The National Emergency Library, a collection of nearly 1.5 million digitised publications, has been made public. A quick search on climate brings up more than 3,000 titles. Happy reading!

Figure out your household carbon emissions and how to cut them with an online “carbon calculator.” Go a step further and discover your carbon footprint, from shopping, travel and food here.

Sunrise Movement is offering the opportunity to get schooled in climate issues from the Green New Deal and coronavirus to other ways on to face the crisis head on.

Greenpeace also has webinars in its “Take Action Tuesdays” program which connects people and discusses ways to take action collectively and remotely.

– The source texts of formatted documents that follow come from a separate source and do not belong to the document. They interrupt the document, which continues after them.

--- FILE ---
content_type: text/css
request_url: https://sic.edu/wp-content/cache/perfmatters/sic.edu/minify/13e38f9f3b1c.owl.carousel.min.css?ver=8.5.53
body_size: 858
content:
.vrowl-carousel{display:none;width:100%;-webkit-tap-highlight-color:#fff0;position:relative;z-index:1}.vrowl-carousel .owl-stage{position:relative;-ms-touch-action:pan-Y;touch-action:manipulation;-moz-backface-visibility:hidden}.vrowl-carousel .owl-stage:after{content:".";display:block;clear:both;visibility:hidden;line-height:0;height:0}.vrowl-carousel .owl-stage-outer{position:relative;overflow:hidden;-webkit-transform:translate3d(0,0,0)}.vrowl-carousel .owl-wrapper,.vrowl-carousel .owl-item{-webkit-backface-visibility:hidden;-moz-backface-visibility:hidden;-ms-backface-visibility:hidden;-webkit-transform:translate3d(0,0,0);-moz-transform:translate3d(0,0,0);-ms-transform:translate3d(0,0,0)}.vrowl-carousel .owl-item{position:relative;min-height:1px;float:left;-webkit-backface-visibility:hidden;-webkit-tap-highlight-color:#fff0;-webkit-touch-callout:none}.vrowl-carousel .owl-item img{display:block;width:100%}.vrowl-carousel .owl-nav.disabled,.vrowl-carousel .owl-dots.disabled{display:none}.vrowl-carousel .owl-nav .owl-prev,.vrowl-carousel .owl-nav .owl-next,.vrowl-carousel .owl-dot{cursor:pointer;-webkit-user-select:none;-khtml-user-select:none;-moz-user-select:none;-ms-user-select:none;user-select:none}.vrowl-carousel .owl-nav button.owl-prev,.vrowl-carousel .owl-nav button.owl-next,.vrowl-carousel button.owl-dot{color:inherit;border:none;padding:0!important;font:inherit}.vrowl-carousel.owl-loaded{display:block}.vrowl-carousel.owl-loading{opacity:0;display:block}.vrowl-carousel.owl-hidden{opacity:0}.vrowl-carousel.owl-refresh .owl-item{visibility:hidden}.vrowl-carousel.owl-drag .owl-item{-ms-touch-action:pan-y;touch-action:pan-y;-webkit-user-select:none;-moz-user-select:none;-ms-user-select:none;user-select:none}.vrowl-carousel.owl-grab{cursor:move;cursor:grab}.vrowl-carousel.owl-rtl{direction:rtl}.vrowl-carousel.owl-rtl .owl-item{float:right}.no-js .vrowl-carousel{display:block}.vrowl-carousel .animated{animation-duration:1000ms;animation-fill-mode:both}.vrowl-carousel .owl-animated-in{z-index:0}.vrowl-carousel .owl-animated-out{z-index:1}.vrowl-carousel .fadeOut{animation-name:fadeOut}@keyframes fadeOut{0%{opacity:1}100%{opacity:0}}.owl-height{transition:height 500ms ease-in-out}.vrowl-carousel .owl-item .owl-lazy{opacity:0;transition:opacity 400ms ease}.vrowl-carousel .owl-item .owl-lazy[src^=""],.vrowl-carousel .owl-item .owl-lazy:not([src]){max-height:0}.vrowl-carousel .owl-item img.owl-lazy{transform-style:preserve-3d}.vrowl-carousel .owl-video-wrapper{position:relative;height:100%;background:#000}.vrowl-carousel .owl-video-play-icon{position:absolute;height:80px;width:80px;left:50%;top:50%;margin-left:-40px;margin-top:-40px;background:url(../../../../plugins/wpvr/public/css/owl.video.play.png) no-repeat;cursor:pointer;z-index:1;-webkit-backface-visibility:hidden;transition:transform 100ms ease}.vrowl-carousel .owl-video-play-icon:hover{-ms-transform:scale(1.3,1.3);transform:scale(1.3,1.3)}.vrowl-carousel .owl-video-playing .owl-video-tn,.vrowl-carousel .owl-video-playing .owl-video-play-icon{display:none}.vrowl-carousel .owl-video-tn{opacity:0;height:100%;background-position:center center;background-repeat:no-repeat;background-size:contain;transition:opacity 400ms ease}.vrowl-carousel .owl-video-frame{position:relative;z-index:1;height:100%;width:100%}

Whether you’re a little kid (or a big one) there are multiple resources for learning the climate change basics and inspiring a love of nature, even from the safety of home. This is handy refresher, this covers some basics for you and for children and here’s some ways to get kids inspired at home.

Listen in on climate news and views with a range of podcasts. KUOW’s Ashley Ahearn travels the US to share stories about people’s personal choices in the face of environmental change with Terrestrial.

Climate History, by Dr Dagomar Degroot, associate professor of environmental history at Georgetown University, and Emma Moesswilde, a PhD student in environmental and climate history at the school, looks back at how we got here and what we need to do now.

For a feminist take, former Irish President Mary Robinson and comedian Maeve Higgins share women’s roles in climate justice on Mothers of Invention.

Ol and Dave, of Sustainababble, aim to cut through confusing eco-noise with their take on how to save the planet.

MIT’s TILclimate podcast explains the science, technologies, and policies behind climate change to arm listeners with the essential information.

Documentaries on a multitude of climate issues can be found here and here. And if you missed Al Gore’s 2006 film “An Inconvenient Truth”, the sequel was made a few years back.